*BRIEF*:
Word for word, retype the lines from the one containing "Группа делегатов Европарламента" to the one containing "Murrieta, CA: Located" below, keeping both end lines and dropping the pictures.

*TASK MATERIAL*:
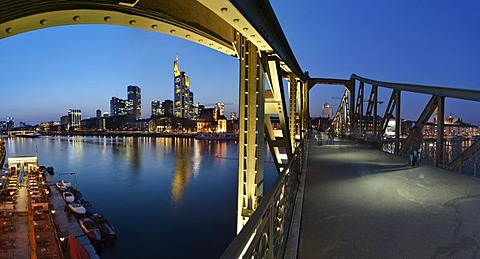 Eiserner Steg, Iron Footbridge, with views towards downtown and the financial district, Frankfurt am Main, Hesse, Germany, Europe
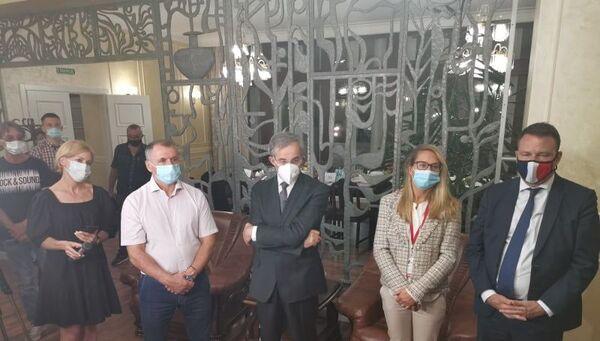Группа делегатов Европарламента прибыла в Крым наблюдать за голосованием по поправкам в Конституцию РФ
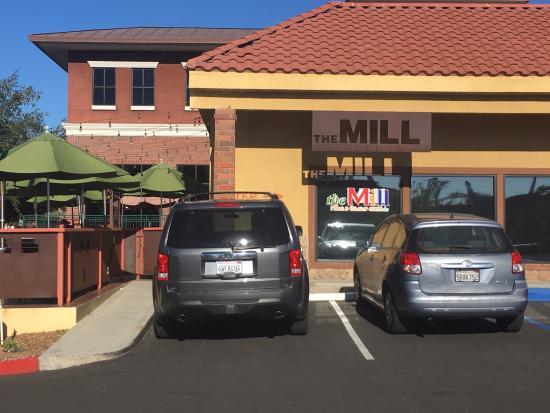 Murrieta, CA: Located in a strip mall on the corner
==
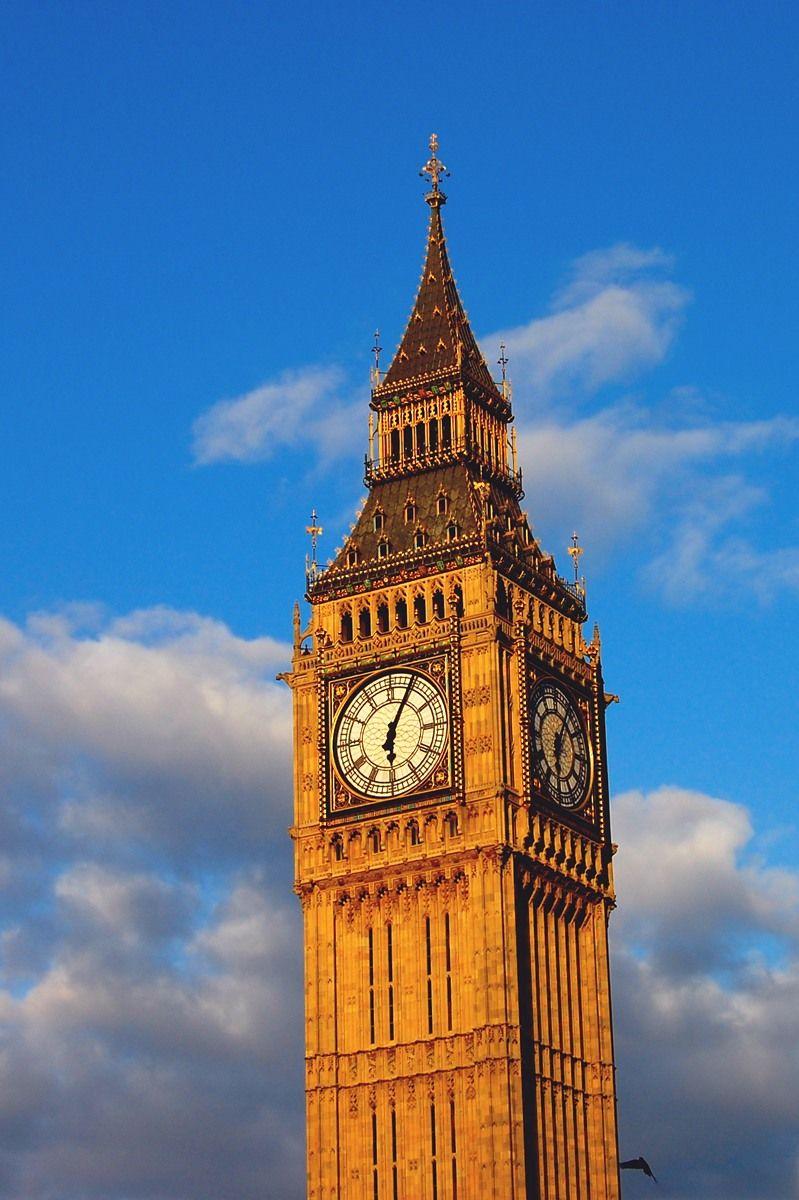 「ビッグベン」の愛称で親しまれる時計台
---
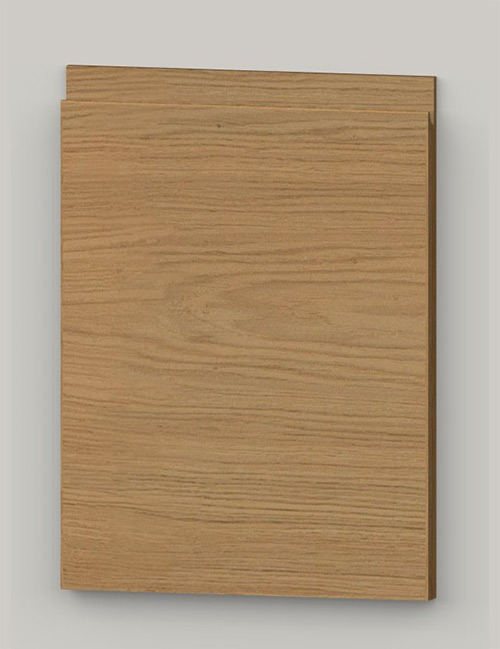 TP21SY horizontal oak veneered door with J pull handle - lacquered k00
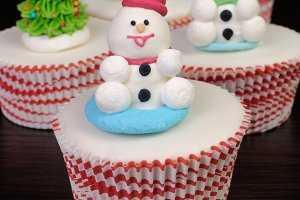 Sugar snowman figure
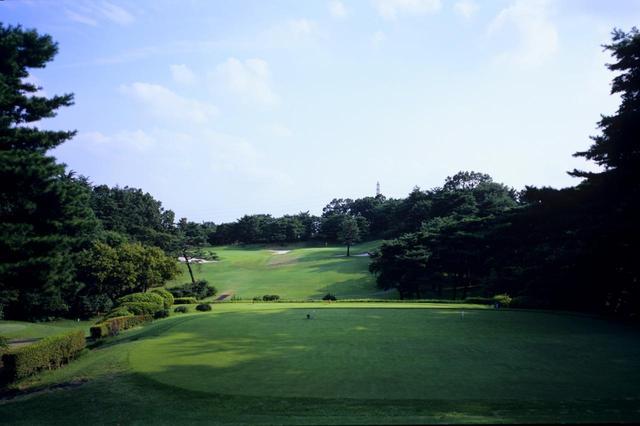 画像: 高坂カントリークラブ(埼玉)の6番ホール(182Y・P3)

*EXERCISE ANSWER*:
Группа делегатов Европарламента прибыла в Крым наблюдать за голосованием по поправкам в Конституцию РФ
 Murrieta, CA: Located in a strip mall on the corner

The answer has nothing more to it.